TEXT BLOCK:

* start *

In my previous article in the series, I described the organizations and the process of creating cellular standards. I explained how it is an almost a magical process, where scores of industry players, many of whom are staunch competitors come together in a consensus-based approach to approve new standards. In this article I will delve into the specifics of how patents, often referred to as Intellectual Property Rights (IPR) are created, valued, licensed, and administered.

Cellular patents are created during the standardization process

The cellular standardization process is primarily a quest to find the best solutions for a systematic problem. The winning innovations borne out of that process create valuable patents. You can guarantee that almost all the ideas presented as candidates for standardization hit the patent offices in various countries before coming to 3GPP. The value of those innovations and thereby patents dramatically increases when accepted and incorporated into standards. Inclusion in the standard is also the stamp of approval that the innovation is the best of the crop, as it has won over other competing ideas, as I explained my previous article.

* end *

Saved data entries

* start *

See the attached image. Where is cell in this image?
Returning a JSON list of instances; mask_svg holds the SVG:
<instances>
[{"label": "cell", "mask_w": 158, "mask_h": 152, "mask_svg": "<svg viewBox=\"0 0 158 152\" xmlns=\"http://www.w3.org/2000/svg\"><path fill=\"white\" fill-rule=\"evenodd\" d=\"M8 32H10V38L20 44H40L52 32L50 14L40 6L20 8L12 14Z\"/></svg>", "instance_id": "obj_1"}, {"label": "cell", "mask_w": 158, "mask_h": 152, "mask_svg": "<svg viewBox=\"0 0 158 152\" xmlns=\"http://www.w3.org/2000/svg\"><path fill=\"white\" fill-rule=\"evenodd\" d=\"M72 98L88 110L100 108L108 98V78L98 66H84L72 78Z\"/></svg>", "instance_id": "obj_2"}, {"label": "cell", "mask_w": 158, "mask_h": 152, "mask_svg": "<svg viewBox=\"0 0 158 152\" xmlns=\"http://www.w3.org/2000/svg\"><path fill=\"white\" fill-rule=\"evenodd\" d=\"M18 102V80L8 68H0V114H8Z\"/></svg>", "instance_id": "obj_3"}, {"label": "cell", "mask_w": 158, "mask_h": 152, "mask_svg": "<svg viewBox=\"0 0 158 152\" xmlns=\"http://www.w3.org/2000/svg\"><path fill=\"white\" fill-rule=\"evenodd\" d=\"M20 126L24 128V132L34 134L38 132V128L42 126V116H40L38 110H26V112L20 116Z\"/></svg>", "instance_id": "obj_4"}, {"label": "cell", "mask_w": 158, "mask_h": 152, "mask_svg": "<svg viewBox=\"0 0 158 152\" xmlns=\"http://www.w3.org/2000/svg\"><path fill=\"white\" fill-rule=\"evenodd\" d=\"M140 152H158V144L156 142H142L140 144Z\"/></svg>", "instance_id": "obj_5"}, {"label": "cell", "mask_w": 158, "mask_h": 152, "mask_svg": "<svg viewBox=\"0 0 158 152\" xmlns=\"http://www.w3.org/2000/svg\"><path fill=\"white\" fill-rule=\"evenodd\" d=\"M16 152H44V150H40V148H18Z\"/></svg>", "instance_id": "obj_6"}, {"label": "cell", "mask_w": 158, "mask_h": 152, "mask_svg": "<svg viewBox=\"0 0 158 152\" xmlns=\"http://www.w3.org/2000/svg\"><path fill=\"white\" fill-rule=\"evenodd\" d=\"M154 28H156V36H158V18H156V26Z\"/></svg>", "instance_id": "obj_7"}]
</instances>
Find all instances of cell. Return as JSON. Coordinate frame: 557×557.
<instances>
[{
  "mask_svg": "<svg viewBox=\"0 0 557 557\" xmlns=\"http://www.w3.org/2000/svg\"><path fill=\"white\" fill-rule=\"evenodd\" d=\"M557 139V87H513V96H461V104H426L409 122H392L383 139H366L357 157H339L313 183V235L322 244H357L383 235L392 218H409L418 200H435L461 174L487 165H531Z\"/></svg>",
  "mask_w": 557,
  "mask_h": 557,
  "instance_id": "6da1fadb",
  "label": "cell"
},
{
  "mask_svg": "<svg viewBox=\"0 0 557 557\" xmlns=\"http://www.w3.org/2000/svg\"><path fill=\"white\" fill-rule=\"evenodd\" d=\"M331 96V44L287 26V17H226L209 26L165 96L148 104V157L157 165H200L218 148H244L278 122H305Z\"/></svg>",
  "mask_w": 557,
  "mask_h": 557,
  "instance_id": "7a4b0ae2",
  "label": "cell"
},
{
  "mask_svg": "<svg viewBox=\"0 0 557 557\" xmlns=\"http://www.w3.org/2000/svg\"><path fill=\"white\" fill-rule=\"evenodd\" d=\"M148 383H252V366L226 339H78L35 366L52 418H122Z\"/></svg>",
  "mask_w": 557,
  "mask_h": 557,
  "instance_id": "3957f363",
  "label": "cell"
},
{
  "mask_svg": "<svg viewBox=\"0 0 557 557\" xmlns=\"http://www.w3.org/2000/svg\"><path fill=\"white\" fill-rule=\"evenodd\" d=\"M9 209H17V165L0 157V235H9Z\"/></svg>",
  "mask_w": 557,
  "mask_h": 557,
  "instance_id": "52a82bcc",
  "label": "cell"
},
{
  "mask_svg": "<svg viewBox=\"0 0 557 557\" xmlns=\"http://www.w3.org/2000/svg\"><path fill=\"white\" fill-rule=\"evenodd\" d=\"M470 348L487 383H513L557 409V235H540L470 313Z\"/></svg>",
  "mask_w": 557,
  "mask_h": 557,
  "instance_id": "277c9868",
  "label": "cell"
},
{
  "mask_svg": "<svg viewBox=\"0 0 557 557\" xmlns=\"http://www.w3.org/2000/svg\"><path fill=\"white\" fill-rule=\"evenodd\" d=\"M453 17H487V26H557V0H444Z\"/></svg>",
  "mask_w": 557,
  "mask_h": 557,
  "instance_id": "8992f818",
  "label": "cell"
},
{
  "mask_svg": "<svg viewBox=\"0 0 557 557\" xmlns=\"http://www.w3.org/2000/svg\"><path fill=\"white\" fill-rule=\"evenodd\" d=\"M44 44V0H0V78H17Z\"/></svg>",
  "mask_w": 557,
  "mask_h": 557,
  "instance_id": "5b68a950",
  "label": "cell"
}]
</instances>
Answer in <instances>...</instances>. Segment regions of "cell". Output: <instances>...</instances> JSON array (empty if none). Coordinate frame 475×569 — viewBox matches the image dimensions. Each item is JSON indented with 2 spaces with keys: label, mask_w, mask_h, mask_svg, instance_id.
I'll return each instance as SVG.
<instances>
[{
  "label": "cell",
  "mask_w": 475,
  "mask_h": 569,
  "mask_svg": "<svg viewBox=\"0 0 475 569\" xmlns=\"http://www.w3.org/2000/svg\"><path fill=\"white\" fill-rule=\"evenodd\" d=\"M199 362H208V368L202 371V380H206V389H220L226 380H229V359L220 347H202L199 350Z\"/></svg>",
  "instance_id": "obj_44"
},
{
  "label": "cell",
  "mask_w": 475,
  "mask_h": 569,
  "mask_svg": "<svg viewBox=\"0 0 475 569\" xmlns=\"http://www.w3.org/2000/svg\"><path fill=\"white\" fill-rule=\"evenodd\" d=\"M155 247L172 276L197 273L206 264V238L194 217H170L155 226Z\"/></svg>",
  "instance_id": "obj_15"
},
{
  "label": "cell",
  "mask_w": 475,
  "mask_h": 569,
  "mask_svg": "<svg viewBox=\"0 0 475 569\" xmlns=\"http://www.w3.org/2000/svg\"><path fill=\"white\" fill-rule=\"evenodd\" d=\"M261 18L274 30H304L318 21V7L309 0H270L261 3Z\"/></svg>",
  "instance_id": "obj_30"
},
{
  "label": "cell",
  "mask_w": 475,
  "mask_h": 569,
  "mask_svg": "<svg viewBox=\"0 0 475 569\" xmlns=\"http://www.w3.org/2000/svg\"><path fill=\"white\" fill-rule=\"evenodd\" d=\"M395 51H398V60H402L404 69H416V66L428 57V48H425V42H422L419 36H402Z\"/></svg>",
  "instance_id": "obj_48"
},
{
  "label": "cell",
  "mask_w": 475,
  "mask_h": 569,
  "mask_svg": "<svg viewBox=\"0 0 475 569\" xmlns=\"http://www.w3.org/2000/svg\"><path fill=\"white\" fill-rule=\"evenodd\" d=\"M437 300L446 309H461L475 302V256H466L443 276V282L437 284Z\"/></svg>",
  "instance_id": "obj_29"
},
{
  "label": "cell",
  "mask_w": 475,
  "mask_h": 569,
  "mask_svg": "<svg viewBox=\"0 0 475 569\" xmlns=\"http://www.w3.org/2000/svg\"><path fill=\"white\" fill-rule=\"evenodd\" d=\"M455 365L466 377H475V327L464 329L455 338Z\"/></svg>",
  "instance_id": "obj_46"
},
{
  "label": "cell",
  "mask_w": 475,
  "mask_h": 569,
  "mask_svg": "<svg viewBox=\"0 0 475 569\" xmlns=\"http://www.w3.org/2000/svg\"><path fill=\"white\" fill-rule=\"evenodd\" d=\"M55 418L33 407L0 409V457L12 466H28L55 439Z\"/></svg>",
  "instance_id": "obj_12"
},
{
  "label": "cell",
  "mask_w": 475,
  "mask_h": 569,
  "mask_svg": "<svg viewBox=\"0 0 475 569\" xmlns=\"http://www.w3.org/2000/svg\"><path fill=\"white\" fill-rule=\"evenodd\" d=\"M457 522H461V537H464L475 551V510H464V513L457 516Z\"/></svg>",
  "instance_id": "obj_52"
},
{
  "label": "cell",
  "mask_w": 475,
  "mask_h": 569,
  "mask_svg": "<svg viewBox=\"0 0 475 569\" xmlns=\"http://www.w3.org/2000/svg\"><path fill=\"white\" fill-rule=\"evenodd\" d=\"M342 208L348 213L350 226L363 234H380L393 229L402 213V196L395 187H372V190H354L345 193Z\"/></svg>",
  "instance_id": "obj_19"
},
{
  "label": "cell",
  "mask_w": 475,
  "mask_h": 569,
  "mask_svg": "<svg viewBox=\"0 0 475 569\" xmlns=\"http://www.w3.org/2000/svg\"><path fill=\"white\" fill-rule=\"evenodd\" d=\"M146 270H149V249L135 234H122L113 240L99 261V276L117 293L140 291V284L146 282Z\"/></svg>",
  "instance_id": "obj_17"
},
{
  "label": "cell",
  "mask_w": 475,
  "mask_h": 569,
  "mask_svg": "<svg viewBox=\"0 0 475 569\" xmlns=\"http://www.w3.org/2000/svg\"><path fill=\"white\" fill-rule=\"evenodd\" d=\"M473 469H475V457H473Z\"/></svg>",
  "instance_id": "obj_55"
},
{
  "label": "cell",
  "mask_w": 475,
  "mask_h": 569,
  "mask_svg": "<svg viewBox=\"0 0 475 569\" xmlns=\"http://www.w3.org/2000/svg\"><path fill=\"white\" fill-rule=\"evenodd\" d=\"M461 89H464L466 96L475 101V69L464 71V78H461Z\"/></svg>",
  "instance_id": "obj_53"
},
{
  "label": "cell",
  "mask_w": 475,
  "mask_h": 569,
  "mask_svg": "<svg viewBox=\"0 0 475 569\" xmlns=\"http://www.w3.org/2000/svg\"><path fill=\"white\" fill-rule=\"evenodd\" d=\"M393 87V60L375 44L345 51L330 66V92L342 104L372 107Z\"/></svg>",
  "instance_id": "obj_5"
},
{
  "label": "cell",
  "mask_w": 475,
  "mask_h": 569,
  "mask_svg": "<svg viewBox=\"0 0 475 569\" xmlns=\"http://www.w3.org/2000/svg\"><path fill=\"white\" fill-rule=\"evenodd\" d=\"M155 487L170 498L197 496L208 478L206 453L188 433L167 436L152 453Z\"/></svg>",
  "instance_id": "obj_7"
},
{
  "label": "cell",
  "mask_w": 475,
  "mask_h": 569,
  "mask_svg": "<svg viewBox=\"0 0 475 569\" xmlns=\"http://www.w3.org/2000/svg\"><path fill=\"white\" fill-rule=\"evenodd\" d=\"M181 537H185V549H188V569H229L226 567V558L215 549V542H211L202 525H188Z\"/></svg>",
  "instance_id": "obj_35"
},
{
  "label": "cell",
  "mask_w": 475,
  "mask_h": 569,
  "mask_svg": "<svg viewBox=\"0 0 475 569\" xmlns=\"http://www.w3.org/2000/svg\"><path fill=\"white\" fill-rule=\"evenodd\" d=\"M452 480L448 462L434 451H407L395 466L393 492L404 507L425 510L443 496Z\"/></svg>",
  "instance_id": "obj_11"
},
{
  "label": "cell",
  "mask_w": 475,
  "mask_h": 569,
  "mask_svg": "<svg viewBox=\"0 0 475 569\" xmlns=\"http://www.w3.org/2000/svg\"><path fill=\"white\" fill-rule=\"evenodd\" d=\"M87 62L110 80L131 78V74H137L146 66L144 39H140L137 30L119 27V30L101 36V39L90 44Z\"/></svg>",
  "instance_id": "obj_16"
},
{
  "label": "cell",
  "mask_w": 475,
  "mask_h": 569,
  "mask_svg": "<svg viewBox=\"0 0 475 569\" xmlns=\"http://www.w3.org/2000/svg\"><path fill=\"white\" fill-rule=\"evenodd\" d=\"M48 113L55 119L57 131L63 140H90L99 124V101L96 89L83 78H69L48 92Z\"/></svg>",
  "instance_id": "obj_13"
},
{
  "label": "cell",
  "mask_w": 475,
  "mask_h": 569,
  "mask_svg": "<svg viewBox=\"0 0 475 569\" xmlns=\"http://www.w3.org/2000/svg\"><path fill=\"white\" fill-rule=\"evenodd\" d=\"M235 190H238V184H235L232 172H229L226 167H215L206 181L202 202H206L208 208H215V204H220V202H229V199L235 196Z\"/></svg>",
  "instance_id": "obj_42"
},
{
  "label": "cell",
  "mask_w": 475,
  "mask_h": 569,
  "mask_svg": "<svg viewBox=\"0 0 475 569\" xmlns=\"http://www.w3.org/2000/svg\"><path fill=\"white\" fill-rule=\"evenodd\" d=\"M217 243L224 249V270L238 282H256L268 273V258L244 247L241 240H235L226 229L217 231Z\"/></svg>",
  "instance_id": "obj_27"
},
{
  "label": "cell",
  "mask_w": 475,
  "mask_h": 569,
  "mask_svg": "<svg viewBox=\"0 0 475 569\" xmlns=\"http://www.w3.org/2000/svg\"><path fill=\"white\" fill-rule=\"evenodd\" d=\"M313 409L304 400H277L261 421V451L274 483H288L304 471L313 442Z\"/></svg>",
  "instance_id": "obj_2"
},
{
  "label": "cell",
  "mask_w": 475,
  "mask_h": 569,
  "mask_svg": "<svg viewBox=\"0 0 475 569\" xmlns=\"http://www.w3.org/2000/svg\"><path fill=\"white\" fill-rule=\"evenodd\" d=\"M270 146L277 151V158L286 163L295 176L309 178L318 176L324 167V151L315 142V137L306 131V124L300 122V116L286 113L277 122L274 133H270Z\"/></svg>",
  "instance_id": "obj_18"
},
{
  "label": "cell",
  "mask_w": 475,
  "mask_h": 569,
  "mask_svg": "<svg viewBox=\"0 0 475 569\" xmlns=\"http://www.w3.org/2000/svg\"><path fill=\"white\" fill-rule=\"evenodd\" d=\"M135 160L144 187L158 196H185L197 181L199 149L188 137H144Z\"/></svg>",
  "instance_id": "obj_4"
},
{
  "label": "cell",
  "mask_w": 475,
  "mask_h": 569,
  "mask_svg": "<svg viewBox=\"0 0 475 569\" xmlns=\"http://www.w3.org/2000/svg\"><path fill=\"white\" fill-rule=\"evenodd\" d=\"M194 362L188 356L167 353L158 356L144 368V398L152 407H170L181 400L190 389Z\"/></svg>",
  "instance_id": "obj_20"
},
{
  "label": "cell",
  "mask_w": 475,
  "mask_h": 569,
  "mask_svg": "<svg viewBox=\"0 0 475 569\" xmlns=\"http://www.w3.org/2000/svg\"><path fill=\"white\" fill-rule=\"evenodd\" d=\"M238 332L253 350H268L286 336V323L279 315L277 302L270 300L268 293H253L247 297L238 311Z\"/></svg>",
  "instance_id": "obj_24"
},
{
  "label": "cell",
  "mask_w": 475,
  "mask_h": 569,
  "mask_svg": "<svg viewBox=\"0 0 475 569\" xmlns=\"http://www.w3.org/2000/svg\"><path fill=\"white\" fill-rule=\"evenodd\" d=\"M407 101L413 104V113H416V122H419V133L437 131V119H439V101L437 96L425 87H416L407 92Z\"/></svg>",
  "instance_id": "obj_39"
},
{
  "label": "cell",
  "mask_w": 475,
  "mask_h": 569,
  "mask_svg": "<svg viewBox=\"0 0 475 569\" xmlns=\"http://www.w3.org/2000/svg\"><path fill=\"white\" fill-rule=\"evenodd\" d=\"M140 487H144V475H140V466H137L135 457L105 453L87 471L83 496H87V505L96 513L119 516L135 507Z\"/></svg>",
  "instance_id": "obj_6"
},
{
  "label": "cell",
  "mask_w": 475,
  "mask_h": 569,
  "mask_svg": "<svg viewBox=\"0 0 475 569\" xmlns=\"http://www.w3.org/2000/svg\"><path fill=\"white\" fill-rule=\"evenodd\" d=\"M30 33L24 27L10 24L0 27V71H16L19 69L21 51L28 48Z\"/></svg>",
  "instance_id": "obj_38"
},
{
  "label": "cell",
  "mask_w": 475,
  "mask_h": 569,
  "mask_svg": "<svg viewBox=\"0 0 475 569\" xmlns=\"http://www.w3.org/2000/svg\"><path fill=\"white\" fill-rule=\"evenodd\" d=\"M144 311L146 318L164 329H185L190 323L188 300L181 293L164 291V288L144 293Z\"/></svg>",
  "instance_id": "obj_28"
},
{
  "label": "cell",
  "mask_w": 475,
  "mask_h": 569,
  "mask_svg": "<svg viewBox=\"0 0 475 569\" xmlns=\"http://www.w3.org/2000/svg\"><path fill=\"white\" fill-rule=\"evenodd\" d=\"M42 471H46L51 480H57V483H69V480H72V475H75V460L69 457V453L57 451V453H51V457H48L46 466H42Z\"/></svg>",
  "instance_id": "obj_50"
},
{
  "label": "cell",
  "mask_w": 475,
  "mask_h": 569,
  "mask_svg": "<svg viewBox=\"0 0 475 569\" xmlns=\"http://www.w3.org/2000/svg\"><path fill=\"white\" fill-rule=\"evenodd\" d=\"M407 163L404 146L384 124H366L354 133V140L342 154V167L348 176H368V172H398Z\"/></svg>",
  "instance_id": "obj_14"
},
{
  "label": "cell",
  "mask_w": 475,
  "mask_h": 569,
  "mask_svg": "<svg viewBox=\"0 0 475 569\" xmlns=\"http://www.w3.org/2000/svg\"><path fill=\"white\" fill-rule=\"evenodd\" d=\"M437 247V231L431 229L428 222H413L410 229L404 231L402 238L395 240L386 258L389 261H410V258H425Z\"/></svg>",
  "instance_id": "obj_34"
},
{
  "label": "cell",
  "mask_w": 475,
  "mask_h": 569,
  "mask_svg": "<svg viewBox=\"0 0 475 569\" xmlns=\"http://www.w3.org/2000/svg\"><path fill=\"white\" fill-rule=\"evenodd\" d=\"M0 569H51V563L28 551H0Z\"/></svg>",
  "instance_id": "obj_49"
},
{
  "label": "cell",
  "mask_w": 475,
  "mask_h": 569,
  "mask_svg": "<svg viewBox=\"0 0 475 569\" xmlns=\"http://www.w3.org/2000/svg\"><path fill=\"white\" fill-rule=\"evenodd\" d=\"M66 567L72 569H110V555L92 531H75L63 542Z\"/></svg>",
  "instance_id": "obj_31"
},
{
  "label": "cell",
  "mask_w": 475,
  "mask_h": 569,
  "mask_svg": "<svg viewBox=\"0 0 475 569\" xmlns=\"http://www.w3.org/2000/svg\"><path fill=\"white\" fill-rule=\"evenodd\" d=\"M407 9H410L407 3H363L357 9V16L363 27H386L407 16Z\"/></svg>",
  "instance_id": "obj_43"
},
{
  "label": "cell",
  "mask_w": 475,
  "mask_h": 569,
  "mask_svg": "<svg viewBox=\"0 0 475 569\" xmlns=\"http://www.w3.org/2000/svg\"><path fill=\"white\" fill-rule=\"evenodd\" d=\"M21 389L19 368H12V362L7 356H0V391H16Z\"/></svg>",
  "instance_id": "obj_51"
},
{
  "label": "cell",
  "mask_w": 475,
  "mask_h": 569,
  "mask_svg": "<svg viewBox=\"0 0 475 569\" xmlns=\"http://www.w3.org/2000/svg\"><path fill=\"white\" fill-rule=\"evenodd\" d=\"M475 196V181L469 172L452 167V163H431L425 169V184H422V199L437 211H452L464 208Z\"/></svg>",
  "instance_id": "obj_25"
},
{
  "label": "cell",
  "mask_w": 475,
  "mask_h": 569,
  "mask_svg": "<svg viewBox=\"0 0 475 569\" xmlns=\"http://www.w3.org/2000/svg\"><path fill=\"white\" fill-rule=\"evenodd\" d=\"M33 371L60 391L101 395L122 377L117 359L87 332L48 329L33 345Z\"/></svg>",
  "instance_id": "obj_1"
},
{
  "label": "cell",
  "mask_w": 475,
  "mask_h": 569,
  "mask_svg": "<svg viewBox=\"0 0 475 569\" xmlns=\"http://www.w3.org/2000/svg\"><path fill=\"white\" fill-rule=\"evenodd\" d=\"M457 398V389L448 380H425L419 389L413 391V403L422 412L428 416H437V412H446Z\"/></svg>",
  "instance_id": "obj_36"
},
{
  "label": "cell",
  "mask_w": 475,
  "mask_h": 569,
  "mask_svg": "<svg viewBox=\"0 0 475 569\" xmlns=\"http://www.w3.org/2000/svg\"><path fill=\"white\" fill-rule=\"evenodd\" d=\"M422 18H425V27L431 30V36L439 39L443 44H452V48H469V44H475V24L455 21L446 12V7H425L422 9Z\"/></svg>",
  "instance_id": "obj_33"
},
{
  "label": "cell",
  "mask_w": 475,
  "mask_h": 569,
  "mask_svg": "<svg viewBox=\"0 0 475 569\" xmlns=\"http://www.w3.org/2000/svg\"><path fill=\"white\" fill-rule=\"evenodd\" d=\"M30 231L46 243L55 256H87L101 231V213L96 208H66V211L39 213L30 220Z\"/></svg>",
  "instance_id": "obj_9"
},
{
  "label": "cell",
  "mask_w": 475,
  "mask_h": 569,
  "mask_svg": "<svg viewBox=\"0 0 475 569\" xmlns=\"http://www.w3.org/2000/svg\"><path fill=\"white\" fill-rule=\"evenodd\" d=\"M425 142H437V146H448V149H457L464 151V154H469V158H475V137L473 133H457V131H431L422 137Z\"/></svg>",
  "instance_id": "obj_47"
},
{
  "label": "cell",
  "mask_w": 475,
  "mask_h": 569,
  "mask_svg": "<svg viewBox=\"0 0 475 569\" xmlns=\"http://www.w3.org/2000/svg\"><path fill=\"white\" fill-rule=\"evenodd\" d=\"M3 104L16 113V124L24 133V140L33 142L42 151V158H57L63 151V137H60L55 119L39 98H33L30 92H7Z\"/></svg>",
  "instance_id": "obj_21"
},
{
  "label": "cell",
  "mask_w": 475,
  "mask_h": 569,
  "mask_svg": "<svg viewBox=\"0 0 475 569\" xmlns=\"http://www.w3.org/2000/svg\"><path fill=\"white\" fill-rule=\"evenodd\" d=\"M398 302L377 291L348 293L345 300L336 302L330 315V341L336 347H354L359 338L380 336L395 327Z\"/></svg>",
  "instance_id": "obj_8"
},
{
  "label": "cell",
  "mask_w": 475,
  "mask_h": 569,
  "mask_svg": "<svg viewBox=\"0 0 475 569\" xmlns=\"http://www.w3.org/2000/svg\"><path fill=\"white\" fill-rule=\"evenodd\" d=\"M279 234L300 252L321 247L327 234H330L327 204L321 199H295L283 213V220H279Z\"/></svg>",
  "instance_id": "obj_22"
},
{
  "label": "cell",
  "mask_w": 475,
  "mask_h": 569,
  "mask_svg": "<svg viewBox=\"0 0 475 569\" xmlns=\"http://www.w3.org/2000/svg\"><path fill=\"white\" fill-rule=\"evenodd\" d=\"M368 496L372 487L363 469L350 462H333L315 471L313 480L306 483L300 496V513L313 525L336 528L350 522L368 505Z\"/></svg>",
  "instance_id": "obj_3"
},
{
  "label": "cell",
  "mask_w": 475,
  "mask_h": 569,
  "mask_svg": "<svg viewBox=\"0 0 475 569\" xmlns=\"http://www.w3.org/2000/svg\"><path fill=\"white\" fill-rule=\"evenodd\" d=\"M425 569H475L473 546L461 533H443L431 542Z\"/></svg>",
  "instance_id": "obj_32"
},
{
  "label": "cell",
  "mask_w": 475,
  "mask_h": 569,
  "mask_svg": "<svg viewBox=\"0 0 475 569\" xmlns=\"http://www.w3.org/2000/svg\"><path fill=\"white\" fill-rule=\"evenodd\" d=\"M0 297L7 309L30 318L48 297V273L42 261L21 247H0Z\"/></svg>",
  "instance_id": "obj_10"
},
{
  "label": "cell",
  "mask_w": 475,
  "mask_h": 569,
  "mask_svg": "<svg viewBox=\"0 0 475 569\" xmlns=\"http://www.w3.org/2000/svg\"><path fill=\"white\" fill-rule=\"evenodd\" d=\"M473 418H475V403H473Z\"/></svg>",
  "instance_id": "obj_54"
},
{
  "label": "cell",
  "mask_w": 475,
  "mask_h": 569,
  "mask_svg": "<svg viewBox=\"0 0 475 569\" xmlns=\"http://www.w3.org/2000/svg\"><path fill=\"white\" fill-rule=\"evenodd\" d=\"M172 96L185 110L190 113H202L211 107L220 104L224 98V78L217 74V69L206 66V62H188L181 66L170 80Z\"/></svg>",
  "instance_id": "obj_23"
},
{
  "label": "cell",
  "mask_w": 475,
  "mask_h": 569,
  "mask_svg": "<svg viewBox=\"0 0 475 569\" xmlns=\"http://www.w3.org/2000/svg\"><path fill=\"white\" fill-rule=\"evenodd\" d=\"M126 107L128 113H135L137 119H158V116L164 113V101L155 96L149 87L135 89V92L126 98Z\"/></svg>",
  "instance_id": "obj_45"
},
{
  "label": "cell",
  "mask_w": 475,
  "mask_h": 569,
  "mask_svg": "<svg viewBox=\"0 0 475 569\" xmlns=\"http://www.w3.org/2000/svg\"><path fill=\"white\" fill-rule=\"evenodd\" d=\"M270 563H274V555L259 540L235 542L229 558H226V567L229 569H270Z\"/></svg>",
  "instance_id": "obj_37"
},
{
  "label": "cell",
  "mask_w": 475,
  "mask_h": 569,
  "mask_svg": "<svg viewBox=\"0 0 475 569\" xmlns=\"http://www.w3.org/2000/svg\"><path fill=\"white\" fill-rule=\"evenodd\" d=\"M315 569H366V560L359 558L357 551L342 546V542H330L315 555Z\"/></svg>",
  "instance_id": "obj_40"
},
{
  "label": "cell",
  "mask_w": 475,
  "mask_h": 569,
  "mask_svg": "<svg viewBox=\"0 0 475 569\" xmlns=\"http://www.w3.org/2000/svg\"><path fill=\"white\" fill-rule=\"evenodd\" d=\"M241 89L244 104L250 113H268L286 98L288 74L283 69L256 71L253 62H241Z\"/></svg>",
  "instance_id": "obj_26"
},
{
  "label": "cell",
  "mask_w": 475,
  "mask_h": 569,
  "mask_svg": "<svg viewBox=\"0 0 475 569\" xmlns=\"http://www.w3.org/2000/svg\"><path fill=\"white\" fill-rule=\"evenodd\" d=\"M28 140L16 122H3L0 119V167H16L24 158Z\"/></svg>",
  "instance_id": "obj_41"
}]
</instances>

* end *

In the article on cellular patents, what name are patents often referred to by? Please answer in a few words.

Intellectual Property Rights (IPR)